A study published in the British Medical Journal indicated that teenagers who received a special programme of tutoring were no more likely to delay having intercourse than pupils who received conventional guidance.
One third of teenagers in both groups had sexual intercourse by the age of 16 and equal numbers reported using condoms, according to the study by the Medical Research Council's Social and Public Health Sciences Unit at Glasgow University.
Teenagers knew more about sexual health and enjoyed marginally better relationships after the improved programme. But the authors said: "It did not reduce sexual risk-taking in adolescents."
One important factor was the degree to which parents kept an eye on their youngsters. Those who were closely monitored in the evenings and weekends were much less likely to have had sex at 16, according to the study of 5,854 teenagers from 25 secondary schools in east Scotland.
Dr Daniel Wight, who led the study, said the findings implied that sexual education classes had a limited impact on teenagers' behaviour and other methods were needed to help young people to make responsible decisions.

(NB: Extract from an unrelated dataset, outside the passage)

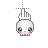 Normal select cursor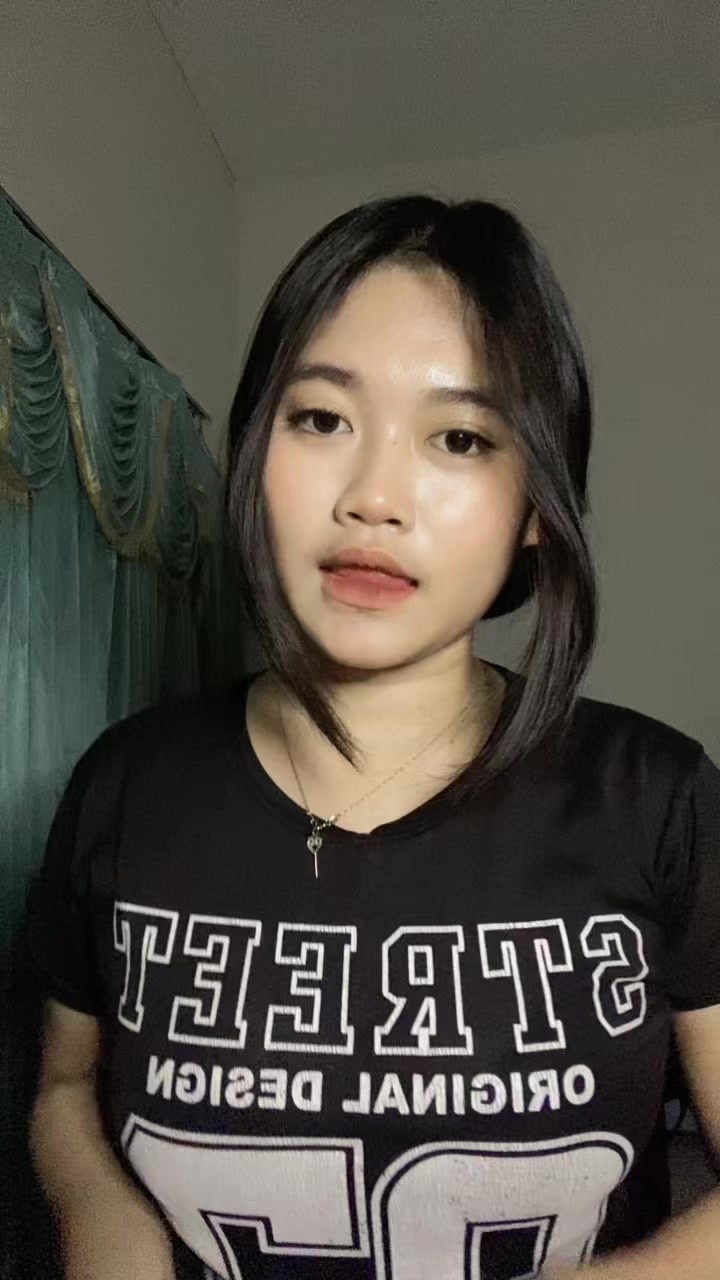 @IMAAAAAwWwW🪼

"It could be that the current level of sexual education has gone as far as it can do in influencing sexual behaviour and we need to complement it with different approaches."
Dr Wight suggested weekly drop-in clinics at schools, which teenagers could attend when they were ready to embark on sexual relationships, rather than formal lessons for a class of pupils who were all at different stages of sexual development.
He added: "Parents seem to be important. There seems to be clearly scope for parents to be given more help in helping their kids to avoid unwanted sexual risk-taking."
A second report in the BMJ says that schemes designed to prevent teenage pregnancies do not delay sexual intercourse, improve the use of birth control or reduce the number of conceptions.
Britain is second behind the United States in having the highest teenage pregnancy rate in the industrialised world – a record that has been blamed on the failure to prepare young people for today's looser sexual attitudes.
Researchers in Canada reviewed 26 projects in North America, Australia, New Zealand and Europe intended to reduce unwanted pregnancies in the 11 to 18 age group. They suggest that projects should be aimed at children much earlier, perhaps as young as five, and learn from countries such as the Netherlands, which have low pregnancy rates.
"This review shows that we do not yet have a clear solution to the problem of high pregnancy rates among adolescents in countries such as the US, the UK and Canada," the study concludes.